**Vorliegender Text**
•••
Velbert. Violinistin Nina Reddig begeisterte bei der Wintersession in der Eventkirche, Michael Mendl las, leider teils schwer zu verstehen, aus „Krabat“.
Sie lässt uns nicht warten bis in den Herbst: Nina Reddig, die Violinistin, die sich in Langenberg niedergelassen hat und das bereits renommierte herbstliche „Langenberg Festival“ gegründet hat. Mit einem Faible für die Langenberger Räumlichkeiten, die sich als Konzertsäle eignen, wählte sie diesmal die Eventkirche aus für ein Konzert, das an Hochkarätigkeit den Festivalkonzerten nicht nachstand – sozusagen als Zwischenaktmusik mit Blick auf das große Ereignis im Herbst.
Reddig hatte den Schauspieler Michael Mendl eingeladen, der schon zweimal die Festivalkonzerte rezitatorisch bereichert hatte und stand selbst als Solistin im musikalischen Mittelpunkt. An den Beginn setzte sie Adagio und Fuge aus der ersten Violin-Solosonate von Johann Sebastian Bach und überzeugte schon mit der ersten Passage. Fern aller akademischen Erwägungen barocker Aufführungspraxis gestaltete sie den Eingangssatz voller Poesie und geheimer Ahnung, ohne in schwärmerische Romantik zu verfallen – wohl wissend, dass Bach sich stilistisch nicht zwanghaft einordnen lässt, sondern aus Grenzen hinausragt.
Die darauf folgende Fuge – was heißt Fuge: Ein Wunderwerk an Kraft und Eindringlichkeit, die die Möglichkeiten auf der Geige auslotet und dem Solisten alles abverlangt. Meisterhaft hat Nina Reddig diesen Satz zur Darstellung gebracht.
Musiker machen Vivaldis klirrende Kälte in Velbert spürbar
Unterbrochen mit Rezitationen aus Ottfried Preußlers „Krabat“ folgte in der Eventkirche Vivaldis Violinkonzert „Der Winter“; der erste Satz rasant, impulsiv vorgetragen, Blitz und klirrende Kälte spürbar gemacht, dann voller Süße der Mittelsatz – eine Art Träumerei am Kamin. Der letzte Satz mir seinem Wechsel von sanft und derb geriet dann zum wahrlichen Renner. Der Effekt dieser Musik von Vivaldi ist nicht zu verfehlen, aber in diesem Fall muss man den Musikern zugestehen, dass sie mit besonderer Freude und Intensität die Großartigkeit dieser Musik erleben ließen. Abschluss und Höhepunkt bildete das Violinkonzert a-moll von Bach.
Nina Reddig hatte Schüler um sich geschart – Schüler (bzw. einer ist Co-Leiter) der ebenfalls von ihr gegründeten Langenberger Festival-Akademie. Und obwohl es sich nur um eine Quartettbesetzung handelte, spielten Johannes Gehring, Emily Leitgeb, Hannah Eichholz und Luca Miedek dermaßen engagiert und volltönend, stets aber differenziert und mit ausgefeilter Tongestaltung, dass man ein begleitendes Orchester nicht vermissen brauchte.
•••
**Eingabedaten**
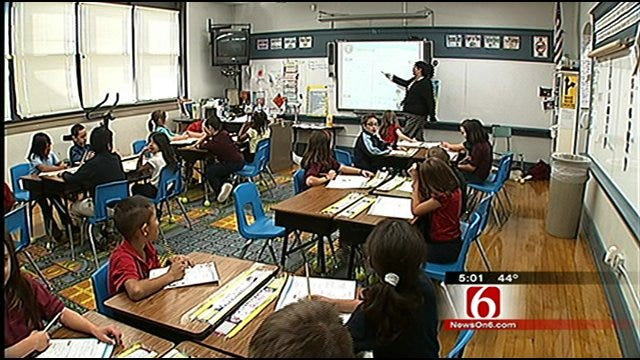 New Contract Promises Job Security For Several Tulsa Teachers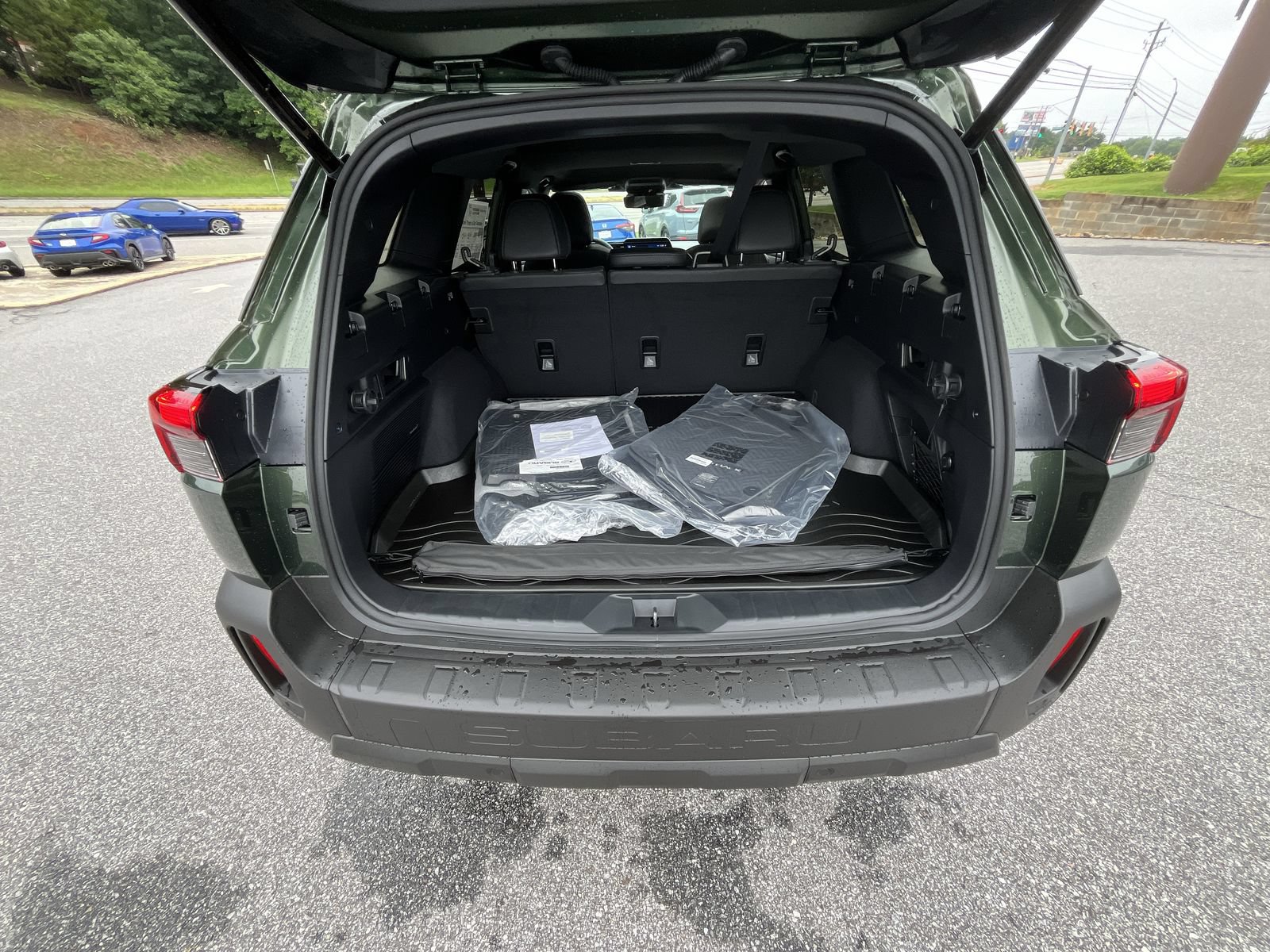 New 2026 Subaru Outback Touring XT AWD/4WD image 28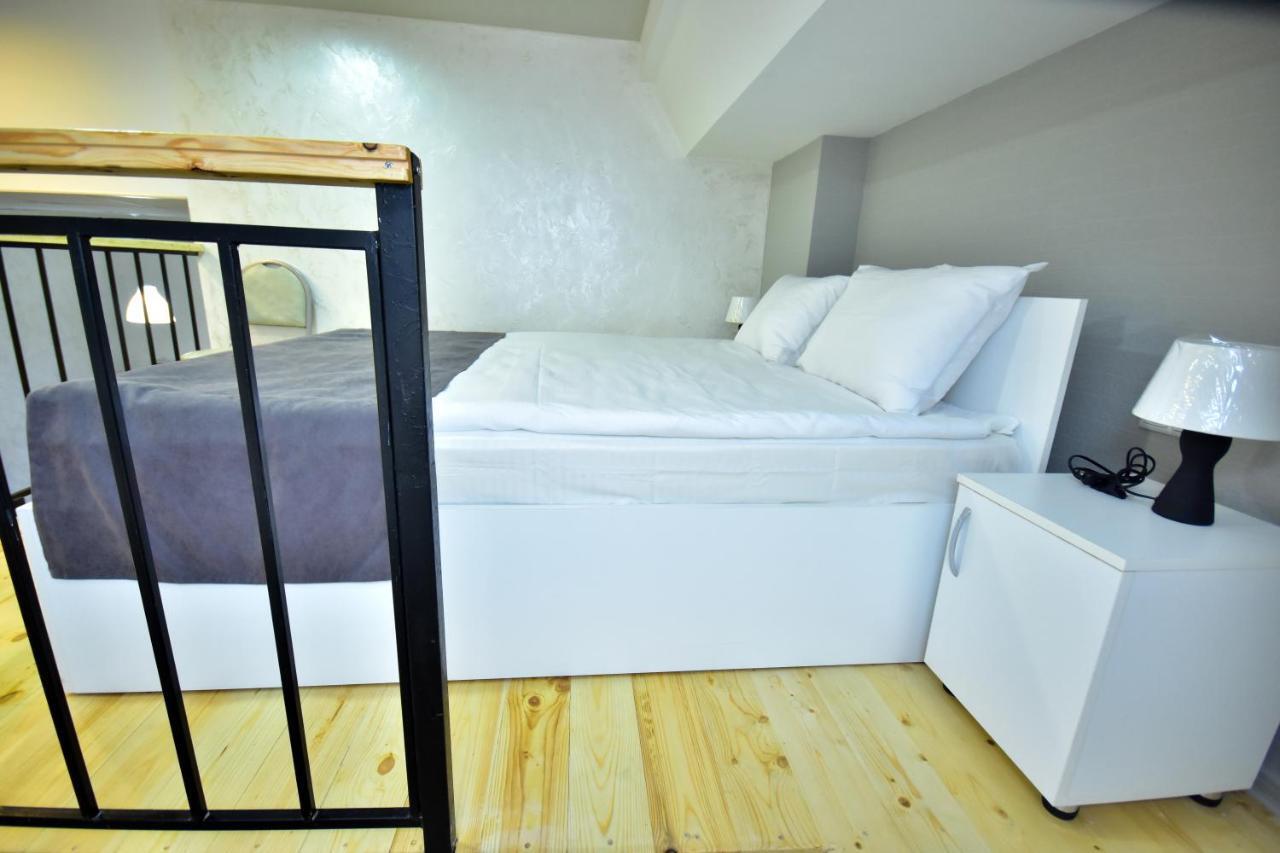 Libereco Aparthotel Batumi Exteriör bild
•••
**Zu erledigen**
**a)** Beantworte zum Konzertbericht diese Fragen:
(i) Aus welchem Buch las Michael Mendl?
(ii) Welches Werk bildete Abschluss und Höhepunkt des Konzerts?
(iii) Welche Akademie hat Nina Reddig ebenfalls gegründet?
**b)** Nenne alle Musiker, die laut dem Konzertbericht in der Quartettbesetzung spielten.
**c)** Gib den Konzertbericht beginnend mit „Reddig hatte den“ und weiter bis „zur Darstellung gebracht.“ wieder, und setze dabei „Violine“ an die Stelle von „Geige“.
Die Zeilen sind gesondertes Material und gehören nicht zum Konzertbericht.

**Lösungen**
**a)**
(i) Aus Ottfried Preußlers „Krabat“.
(ii) Das Violinkonzert a-moll von Bach.
(iii) Die Langenberger Festival-Akademie.

**b)** Johannes Gehring, Emily Leitgeb, Hannah Eichholz, Luca Miedek

**c)**
Reddig hatte den Schauspieler Michael Mendl eingeladen, der schon zweimal die Festivalkonzerte rezitatorisch bereichert hatte und stand selbst als Solistin im musikalischen Mittelpunkt. An den Beginn setzte sie Adagio und Fuge aus der ersten Violin-Solosonate von Johann Sebastian Bach und überzeugte schon mit der ersten Passage. Fern aller akademischen Erwägungen barocker Aufführungspraxis gestaltete sie den Eingangssatz voller Poesie und geheimer Ahnung, ohne in schwärmerische Romantik zu verfallen – wohl wissend, dass Bach sich stilistisch nicht zwanghaft einordnen lässt, sondern aus Grenzen hinausragt.
Die darauf folgende Fuge – was heißt Fuge: Ein Wunderwerk an Kraft und Eindringlichkeit, die die Möglichkeiten auf der Violine auslotet und dem Solisten alles abverlangt. Meisterhaft hat Nina Reddig diesen Satz zur Darstellung gebracht.